**Work instructions:**
Copy the following data line for line, without changing anything.

**Data in this exercise:**
----------

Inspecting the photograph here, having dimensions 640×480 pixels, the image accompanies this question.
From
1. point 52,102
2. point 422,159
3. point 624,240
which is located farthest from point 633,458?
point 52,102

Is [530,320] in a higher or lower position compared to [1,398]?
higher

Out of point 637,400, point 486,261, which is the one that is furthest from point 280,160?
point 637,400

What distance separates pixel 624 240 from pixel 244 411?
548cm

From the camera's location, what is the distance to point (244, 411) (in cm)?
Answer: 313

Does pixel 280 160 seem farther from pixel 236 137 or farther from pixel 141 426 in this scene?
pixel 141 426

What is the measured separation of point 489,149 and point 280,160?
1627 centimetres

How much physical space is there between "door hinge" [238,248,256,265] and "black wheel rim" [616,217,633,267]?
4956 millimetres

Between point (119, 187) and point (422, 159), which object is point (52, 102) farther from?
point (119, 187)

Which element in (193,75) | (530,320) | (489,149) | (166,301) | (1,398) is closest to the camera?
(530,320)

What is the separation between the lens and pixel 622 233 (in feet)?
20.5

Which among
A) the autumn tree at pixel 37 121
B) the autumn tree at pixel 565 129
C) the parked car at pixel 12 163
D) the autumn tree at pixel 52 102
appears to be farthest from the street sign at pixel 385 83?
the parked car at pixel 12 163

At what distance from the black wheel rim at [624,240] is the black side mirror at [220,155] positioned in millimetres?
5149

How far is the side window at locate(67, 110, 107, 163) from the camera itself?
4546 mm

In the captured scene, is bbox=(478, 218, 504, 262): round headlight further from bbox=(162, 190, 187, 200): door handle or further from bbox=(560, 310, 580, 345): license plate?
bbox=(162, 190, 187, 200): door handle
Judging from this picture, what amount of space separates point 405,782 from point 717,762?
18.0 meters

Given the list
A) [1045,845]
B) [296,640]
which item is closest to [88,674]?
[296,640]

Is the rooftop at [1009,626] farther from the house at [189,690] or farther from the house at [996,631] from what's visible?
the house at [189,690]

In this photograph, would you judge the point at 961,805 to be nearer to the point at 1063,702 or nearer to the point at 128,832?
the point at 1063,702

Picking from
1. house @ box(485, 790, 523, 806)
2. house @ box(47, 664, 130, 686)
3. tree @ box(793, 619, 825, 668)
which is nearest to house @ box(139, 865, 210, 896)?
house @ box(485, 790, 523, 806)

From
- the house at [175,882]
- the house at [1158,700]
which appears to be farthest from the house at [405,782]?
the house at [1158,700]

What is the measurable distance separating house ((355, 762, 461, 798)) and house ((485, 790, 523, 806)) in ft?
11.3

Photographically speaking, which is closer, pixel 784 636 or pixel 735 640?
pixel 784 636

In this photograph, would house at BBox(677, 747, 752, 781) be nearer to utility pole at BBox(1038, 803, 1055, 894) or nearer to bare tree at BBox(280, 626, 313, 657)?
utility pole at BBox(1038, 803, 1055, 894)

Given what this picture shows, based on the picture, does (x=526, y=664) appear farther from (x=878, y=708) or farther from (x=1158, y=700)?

----------

**Exercise answer:**
Inspecting the photograph here, having dimensions 640×480 pixels, the image accompanies this question.
From
1. point 52,102
2. point 422,159
3. point 624,240
which is located farthest from point 633,458?
point 52,102

Is [530,320] in a higher or lower position compared to [1,398]?
higher

Out of point 637,400, point 486,261, which is the one that is furthest from point 280,160?
point 637,400

What distance separates pixel 624 240 from pixel 244 411?
548cm

From the camera's location, what is the distance to point (244, 411) (in cm)?
Answer: 313

Does pixel 280 160 seem farther from pixel 236 137 or farther from pixel 141 426 in this scene?
pixel 141 426

What is the measured separation of point 489,149 and point 280,160?
1627 centimetres

How much physical space is there between "door hinge" [238,248,256,265] and "black wheel rim" [616,217,633,267]?
4956 millimetres

Between point (119, 187) and point (422, 159), which object is point (52, 102) farther from?
point (119, 187)

Which element in (193,75) | (530,320) | (489,149) | (166,301) | (1,398) is closest to the camera?
(530,320)

What is the separation between the lens and pixel 622 233 (in feet)?
20.5

Which among
A) the autumn tree at pixel 37 121
B) the autumn tree at pixel 565 129
C) the parked car at pixel 12 163
D) the autumn tree at pixel 52 102
appears to be farthest from the street sign at pixel 385 83?
the parked car at pixel 12 163

At what distance from the black wheel rim at [624,240] is the black side mirror at [220,155] positioned in millimetres?
5149

How far is the side window at locate(67, 110, 107, 163) from the camera itself?
4546 mm

In the captured scene, is bbox=(478, 218, 504, 262): round headlight further from bbox=(162, 190, 187, 200): door handle or further from bbox=(560, 310, 580, 345): license plate?
bbox=(162, 190, 187, 200): door handle
Judging from this picture, what amount of space separates point 405,782 from point 717,762?
18.0 meters

Given the list
A) [1045,845]
B) [296,640]
which item is closest to [88,674]?
[296,640]

Is the rooftop at [1009,626] farther from the house at [189,690] or farther from the house at [996,631] from what's visible?
the house at [189,690]

In this photograph, would you judge the point at 961,805 to be nearer to the point at 1063,702 or nearer to the point at 128,832?
the point at 1063,702

Picking from
1. house @ box(485, 790, 523, 806)
2. house @ box(47, 664, 130, 686)
3. tree @ box(793, 619, 825, 668)
which is nearest to house @ box(139, 865, 210, 896)?
house @ box(485, 790, 523, 806)

From
- the house at [175,882]
- the house at [1158,700]
which appears to be farthest from the house at [405,782]?
the house at [1158,700]

What is the measurable distance separating house ((355, 762, 461, 798)) and house ((485, 790, 523, 806)) in ft?
11.3

Photographically speaking, which is closer, pixel 784 636 or pixel 735 640?
pixel 784 636

In this photograph, would house at BBox(677, 747, 752, 781) be nearer to utility pole at BBox(1038, 803, 1055, 894) or nearer to bare tree at BBox(280, 626, 313, 657)?
utility pole at BBox(1038, 803, 1055, 894)

Given what this picture shows, based on the picture, does (x=526, y=664) appear farther from (x=878, y=708) or farther from (x=1158, y=700)?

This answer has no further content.